[slf4j-user] Best practice for logging XML and other byte oriented formats with slf4j?

Fri Nov 20 19:44:17 CET 2009

Maarten Bosteels skrev:
>
>
>     XMLEncoder will have a severe impact on performance, I've tested
>     this extensively.
>     Have a look at
>     http://sourceforge.net/apps/trac/lilith/wiki/SerializationPerformance
>     In my testcases, XMLEncoder serialized 300 events while a protobuf
>     serializer managed to handle nearly 10.000!
>     I'd therefore suggest that you take a mixed approach. Using
>     protobuf to serialize the events to a file and writing an
>     additional converter to convert that files to whatever you'd like
>     as XML-Output as needed
>

I think I didn't catch on to that discussion when you had it. Probably 
because I didn't understand it enough from a brief skim :)

>     A discussion about such a topic was started here:
>     http://marc.info/?l=logback-dev&m=124905434331308&w=2
>     <http://marc.info/?l=logback-dev&m=124905434331308&w=2> but I
>     completely forgot to file an RFE for it.
>     I've done just that now, thanks for the reminder!
>     http://jira.qos.ch/browse/LBCORE-128
>
>
> I agree with Joern that XMLEncoder is not really suited when 
> throughput is important to you.
For our purpose these "log this complex object" happen rarely enough 
that we are willing to accept a penalty here, to get a humanly readable 
rendering.

>
>
>     > My current thoughts is to use a ByteArrayOutputStream and
>     generate a String using the UTF-8 decoding. The resulting string
>     contains a <?xml ... encoding="UTF-8"?> which is stripped
>     resulting in an XML String containing Unicode chars (instead of
>     encoded bytes).
>
>
> What is the difference between "Unicode chars" and "encoded bytes" ?
I am talking about internal representation as char's and the encoded 
version which is a stream of bytes (which usually is put raw in a file).

> Every unicode codepoint has to be encoded somehow, no ? UTF-8 is one 
> way to encode the codepoint (and imho the encoding everyone should use)
>
>     This can then be flattened to an ASCII version, by converting all
>     characters outside 32..127 to their numeric entity (&#1234;), and
>     THAT can be safely logged.

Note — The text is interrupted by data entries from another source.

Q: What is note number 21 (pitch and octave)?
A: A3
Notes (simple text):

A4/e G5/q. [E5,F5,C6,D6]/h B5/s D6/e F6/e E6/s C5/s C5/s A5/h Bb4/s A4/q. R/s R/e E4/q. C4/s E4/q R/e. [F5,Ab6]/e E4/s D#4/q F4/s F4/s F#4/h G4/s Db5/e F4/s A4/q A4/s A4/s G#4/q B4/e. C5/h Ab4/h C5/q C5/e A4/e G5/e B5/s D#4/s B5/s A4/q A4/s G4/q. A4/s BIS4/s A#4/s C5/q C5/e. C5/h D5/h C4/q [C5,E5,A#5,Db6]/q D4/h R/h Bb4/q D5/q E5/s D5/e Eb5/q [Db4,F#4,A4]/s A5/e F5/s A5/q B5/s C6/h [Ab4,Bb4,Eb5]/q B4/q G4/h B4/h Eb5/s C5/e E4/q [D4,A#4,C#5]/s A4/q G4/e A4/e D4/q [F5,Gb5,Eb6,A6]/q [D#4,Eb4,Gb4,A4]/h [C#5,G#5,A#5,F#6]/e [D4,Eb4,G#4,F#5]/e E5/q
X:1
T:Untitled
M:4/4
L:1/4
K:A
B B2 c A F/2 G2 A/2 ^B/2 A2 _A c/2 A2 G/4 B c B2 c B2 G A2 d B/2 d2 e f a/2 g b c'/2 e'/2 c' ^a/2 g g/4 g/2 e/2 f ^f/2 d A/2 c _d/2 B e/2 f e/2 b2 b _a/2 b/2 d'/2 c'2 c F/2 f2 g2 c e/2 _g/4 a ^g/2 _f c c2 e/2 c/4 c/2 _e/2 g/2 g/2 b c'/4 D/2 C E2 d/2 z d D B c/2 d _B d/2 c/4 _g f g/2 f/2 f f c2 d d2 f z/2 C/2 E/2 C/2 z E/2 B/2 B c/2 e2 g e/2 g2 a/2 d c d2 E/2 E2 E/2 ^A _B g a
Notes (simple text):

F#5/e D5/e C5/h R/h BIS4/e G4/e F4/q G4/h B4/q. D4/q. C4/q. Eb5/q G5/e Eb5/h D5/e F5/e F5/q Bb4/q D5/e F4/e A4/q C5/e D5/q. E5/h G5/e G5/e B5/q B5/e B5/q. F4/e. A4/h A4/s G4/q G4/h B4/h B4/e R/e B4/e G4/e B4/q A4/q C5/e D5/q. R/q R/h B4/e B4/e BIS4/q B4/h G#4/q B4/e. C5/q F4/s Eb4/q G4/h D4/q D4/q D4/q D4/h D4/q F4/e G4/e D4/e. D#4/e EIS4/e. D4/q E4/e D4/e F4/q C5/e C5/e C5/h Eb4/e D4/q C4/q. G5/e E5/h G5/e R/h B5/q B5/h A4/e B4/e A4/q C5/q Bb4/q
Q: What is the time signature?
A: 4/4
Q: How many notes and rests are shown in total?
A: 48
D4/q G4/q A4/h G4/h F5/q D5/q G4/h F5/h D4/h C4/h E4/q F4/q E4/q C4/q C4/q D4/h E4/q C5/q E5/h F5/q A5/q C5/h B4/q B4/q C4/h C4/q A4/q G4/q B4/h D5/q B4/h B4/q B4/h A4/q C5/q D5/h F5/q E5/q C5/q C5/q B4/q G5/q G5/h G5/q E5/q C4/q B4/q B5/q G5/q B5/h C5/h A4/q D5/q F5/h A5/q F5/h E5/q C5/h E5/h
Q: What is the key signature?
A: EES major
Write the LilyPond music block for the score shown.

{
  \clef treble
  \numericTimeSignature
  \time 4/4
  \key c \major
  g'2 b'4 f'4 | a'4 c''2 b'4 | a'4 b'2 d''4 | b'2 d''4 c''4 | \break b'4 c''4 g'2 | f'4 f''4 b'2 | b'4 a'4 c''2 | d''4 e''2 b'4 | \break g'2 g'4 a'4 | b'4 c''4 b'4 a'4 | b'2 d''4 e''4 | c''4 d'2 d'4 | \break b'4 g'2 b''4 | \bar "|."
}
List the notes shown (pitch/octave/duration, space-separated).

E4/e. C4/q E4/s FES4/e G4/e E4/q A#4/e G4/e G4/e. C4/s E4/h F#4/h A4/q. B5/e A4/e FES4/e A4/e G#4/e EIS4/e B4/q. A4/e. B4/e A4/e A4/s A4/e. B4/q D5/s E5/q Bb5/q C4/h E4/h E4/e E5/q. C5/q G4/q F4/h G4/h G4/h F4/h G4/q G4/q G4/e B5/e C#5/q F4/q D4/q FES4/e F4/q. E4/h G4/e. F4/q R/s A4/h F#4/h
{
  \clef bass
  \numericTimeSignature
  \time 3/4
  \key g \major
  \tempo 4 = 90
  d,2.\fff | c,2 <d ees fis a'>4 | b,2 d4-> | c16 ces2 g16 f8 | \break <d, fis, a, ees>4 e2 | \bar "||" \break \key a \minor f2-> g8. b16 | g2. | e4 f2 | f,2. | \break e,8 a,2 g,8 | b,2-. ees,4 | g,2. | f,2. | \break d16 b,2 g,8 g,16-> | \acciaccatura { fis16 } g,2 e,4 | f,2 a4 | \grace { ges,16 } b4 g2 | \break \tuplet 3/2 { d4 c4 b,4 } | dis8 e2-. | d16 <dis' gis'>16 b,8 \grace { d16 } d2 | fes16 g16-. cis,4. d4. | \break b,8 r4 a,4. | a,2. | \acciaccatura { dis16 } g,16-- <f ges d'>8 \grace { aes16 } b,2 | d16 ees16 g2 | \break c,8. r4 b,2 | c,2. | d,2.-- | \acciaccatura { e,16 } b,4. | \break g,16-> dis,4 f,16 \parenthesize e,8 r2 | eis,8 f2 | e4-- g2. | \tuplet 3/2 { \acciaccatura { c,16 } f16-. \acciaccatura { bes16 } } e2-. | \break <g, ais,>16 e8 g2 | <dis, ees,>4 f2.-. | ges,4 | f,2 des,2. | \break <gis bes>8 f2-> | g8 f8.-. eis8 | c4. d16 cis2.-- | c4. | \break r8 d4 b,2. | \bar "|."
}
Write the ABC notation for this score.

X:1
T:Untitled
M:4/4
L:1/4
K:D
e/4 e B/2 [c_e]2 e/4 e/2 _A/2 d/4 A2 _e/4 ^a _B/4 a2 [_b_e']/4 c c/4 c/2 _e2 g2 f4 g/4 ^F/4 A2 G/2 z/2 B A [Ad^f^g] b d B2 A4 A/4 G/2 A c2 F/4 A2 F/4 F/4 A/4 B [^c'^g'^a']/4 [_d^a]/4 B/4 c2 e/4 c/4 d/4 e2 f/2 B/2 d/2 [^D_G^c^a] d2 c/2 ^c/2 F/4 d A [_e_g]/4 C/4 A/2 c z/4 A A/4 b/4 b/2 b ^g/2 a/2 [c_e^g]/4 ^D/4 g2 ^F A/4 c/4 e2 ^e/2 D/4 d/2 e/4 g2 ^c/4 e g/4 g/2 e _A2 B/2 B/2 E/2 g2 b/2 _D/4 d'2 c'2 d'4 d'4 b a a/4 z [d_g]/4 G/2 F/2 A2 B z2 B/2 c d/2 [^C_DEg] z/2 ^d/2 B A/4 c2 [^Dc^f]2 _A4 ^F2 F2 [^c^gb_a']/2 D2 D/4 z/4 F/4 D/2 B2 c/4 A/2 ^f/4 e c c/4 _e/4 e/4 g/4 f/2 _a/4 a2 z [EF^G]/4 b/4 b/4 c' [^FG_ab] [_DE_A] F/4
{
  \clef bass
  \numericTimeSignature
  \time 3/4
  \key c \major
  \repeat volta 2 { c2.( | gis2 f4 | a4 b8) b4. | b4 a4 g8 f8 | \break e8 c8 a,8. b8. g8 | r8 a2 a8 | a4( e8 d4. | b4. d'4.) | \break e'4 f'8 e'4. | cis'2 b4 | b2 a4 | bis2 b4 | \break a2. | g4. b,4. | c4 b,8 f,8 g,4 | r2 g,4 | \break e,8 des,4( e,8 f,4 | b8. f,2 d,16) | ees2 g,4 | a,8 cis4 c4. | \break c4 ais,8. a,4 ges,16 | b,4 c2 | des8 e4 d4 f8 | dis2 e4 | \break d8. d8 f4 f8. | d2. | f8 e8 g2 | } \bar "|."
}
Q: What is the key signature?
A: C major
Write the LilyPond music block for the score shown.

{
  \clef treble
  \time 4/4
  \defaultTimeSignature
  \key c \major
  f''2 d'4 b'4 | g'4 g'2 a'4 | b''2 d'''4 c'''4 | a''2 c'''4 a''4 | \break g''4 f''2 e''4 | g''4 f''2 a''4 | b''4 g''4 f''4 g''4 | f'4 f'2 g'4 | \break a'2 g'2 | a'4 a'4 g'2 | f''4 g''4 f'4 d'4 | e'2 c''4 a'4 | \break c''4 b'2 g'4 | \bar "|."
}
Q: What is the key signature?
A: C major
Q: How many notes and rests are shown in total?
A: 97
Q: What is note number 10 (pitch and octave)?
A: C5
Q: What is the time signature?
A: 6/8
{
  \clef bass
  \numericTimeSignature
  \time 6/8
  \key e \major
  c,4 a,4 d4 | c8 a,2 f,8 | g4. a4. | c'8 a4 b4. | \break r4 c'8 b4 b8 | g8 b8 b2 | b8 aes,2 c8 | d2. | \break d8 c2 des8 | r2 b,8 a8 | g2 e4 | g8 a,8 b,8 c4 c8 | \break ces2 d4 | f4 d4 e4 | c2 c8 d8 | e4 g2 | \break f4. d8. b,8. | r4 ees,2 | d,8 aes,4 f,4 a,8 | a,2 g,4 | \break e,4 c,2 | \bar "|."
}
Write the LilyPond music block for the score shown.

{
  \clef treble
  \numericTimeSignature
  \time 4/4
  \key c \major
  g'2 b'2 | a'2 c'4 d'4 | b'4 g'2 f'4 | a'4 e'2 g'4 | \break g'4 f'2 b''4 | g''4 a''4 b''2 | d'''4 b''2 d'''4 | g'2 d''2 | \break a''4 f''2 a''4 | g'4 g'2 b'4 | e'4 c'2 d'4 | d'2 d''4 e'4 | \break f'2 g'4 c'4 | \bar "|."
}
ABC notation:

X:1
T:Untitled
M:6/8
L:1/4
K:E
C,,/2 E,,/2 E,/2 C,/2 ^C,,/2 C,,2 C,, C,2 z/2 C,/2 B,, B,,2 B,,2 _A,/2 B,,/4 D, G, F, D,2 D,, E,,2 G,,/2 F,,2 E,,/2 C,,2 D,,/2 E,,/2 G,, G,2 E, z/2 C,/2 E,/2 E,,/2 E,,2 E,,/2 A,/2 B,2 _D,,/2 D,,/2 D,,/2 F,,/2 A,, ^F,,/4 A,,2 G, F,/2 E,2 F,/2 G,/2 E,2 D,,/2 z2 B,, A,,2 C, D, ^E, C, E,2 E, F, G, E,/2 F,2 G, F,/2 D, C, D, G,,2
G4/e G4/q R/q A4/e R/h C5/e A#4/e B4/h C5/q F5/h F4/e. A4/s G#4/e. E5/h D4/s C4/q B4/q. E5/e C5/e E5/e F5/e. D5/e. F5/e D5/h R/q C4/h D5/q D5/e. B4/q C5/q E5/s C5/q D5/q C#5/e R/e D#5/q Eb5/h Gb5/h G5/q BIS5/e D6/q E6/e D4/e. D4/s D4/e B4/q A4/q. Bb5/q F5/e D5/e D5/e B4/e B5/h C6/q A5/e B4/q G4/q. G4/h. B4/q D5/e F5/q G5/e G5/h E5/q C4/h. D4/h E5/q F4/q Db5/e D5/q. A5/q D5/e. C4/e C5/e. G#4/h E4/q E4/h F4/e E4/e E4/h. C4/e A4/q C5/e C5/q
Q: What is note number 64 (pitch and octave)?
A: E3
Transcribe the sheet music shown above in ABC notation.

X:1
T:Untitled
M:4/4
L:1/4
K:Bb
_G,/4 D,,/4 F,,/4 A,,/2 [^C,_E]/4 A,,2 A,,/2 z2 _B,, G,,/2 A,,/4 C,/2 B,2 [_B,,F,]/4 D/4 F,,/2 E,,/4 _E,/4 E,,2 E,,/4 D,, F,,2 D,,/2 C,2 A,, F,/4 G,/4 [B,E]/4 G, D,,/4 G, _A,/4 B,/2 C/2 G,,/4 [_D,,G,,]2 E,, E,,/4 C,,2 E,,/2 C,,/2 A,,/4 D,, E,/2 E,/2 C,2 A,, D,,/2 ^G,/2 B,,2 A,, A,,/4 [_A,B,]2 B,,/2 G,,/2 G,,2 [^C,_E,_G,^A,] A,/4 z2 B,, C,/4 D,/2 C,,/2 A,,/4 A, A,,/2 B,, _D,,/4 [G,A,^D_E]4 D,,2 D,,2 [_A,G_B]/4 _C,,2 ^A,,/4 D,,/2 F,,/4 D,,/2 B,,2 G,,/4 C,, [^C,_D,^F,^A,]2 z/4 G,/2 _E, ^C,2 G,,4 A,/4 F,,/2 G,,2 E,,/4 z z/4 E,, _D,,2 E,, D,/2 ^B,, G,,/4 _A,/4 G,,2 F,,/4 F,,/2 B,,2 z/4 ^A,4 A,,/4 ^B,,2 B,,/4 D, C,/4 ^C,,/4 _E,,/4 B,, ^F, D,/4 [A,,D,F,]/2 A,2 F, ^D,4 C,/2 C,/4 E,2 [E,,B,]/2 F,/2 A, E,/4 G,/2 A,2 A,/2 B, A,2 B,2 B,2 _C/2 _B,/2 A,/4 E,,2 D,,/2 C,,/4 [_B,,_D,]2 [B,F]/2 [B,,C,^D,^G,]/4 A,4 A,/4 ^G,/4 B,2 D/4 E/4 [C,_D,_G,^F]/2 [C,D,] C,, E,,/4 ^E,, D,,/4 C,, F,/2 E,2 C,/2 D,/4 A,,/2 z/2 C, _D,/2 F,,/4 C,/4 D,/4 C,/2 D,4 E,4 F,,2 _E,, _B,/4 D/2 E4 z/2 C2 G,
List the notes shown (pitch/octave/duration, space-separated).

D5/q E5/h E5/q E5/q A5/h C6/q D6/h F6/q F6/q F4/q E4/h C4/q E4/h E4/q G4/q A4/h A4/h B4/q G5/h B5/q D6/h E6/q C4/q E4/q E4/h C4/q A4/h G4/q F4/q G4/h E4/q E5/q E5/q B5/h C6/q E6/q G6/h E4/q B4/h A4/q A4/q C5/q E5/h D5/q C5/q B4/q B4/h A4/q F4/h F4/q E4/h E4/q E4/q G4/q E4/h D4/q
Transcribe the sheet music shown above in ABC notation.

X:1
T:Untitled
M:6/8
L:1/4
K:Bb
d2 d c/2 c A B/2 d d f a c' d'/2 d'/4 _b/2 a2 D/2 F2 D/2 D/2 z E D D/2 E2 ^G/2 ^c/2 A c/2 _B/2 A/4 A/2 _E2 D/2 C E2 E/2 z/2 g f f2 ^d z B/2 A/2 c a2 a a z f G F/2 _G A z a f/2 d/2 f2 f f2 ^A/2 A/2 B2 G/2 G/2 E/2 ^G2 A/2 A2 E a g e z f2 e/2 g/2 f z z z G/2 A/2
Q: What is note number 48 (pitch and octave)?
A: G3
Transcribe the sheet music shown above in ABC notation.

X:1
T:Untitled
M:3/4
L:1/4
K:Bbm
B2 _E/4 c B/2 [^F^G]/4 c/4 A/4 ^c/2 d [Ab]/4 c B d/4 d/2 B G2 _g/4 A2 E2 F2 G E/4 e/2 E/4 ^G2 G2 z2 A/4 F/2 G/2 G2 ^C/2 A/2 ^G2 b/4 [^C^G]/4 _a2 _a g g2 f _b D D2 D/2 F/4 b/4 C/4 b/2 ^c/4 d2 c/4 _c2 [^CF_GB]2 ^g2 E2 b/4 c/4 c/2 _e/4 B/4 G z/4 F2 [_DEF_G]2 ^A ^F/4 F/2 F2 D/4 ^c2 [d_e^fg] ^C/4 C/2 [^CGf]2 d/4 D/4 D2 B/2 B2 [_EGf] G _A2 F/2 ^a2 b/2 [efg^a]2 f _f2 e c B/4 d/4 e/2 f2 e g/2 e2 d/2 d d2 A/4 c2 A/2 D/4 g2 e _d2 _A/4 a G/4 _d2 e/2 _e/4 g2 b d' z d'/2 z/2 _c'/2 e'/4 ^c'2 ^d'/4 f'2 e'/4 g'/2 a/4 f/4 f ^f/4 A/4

I guess :)
>     >
>
>
> If you want to use XML, then I really don't see the problem with 
> leaving it in UTF-8 ?
There is absolutely no guarantee that the final destination of the log 
string will be able to handle UTF-8 encoded strings. How does UTF-8 
encoded strings end up looking when written using MacRoman under OS X?

> Especially since you state that "a humanly readable transport format 
> will be preferred." I would prefer to see Σ instead of &#931;
>
> Of course, it should be possible to tell the XMLEncoder which encoding 
> to use (instead of using the default encoding of the platform).
>
XMLEncoder does not have the encoding public. Bah :)

-- 
  Thorbjørn Ravn Andersen  "...plus... Tubular Bells!"